Segment Start: THE DATA
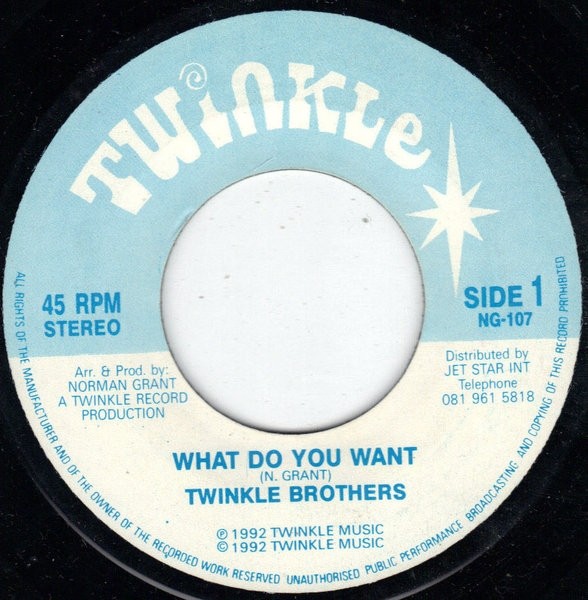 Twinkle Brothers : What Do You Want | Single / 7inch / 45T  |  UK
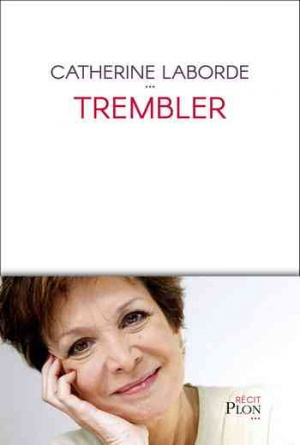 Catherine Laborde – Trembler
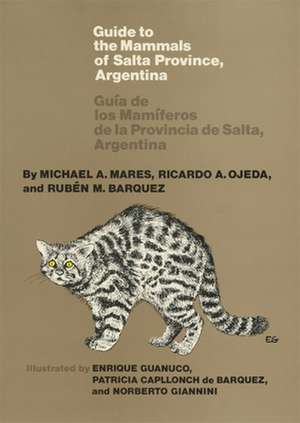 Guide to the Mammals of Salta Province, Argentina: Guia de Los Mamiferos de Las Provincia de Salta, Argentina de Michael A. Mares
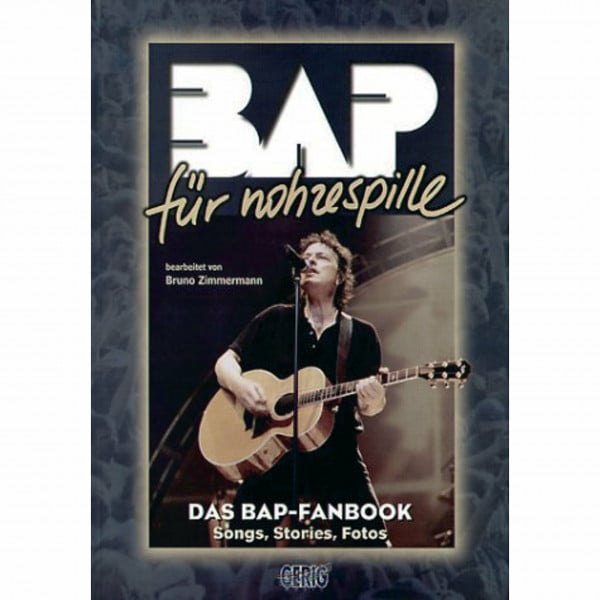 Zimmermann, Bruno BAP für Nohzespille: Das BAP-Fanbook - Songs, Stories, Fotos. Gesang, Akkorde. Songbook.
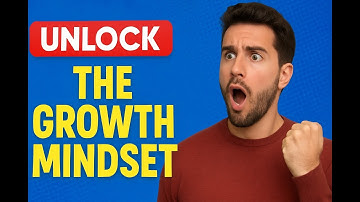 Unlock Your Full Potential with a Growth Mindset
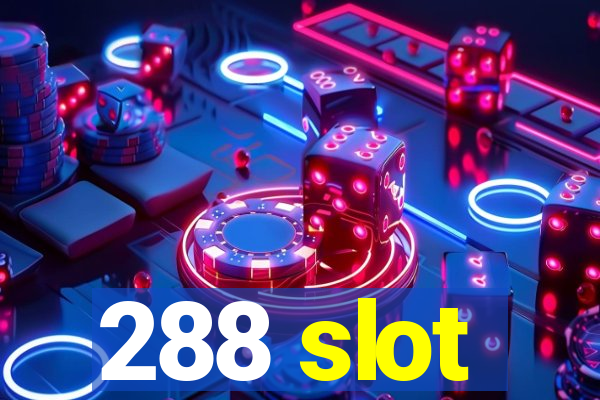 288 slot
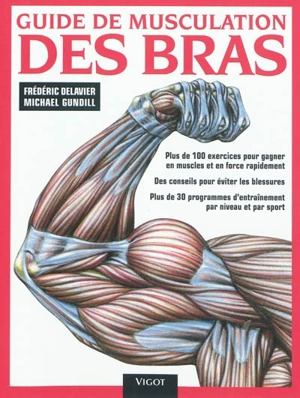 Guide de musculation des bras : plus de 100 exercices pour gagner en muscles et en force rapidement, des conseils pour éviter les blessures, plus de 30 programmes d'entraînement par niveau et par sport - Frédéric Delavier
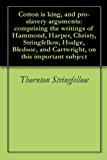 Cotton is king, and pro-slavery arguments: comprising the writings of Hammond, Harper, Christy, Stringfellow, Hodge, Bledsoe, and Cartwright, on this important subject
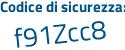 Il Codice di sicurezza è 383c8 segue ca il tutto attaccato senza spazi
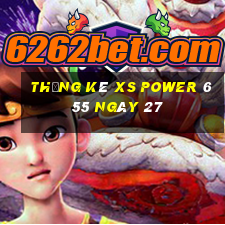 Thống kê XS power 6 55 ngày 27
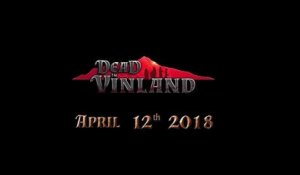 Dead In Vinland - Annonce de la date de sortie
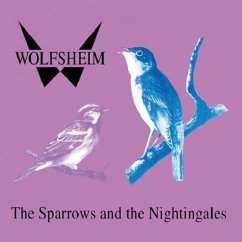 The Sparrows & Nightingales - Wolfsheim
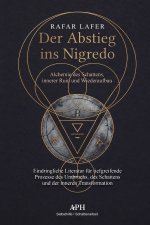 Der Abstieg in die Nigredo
Segment End: THE DATA
■ ASSIGNED TASK ■
Arrange the data above as a numbered list, leaving out any blank lines and including every line. Omit the pictures from your answer.

■ TASK RESULT ■
1.  Twinkle Brothers : What Do You Want | Single / 7inch / 45T  |  UK
2.  Catherine Laborde – Trembler
3.  Guide to the Mammals of Salta Province, Argentina: Guia de Los Mamiferos de Las Provincia de Salta, Argentina de Michael A. Mares
4.  Zimmermann, Bruno BAP für Nohzespille: Das BAP-Fanbook - Songs, Stories, Fotos. Gesang, Akkorde. Songbook.
5.  Unlock Your Full Potential with a Growth Mindset
6.  288 slot
7.  Guide de musculation des bras : plus de 100 exercices pour gagner en muscles et en force rapidement, des conseils pour éviter les blessures, plus de 30 programmes d'entraînement par niveau et par sport - Frédéric Delavier
8.  Cotton is king, and pro-slavery arguments: comprising the writings of Hammond, Harper, Christy, Stringfellow, Hodge, Bledsoe, and Cartwright, on this important subject
9.  Il Codice di sicurezza è 383c8 segue ca il tutto attaccato senza spazi
10.  Thống kê XS power 6 55 ngày 27
11.  Dead In Vinland - Annonce de la date de sortie
12.  The Sparrows & Nightingales - Wolfsheim
13.  Der Abstieg in die Nigredo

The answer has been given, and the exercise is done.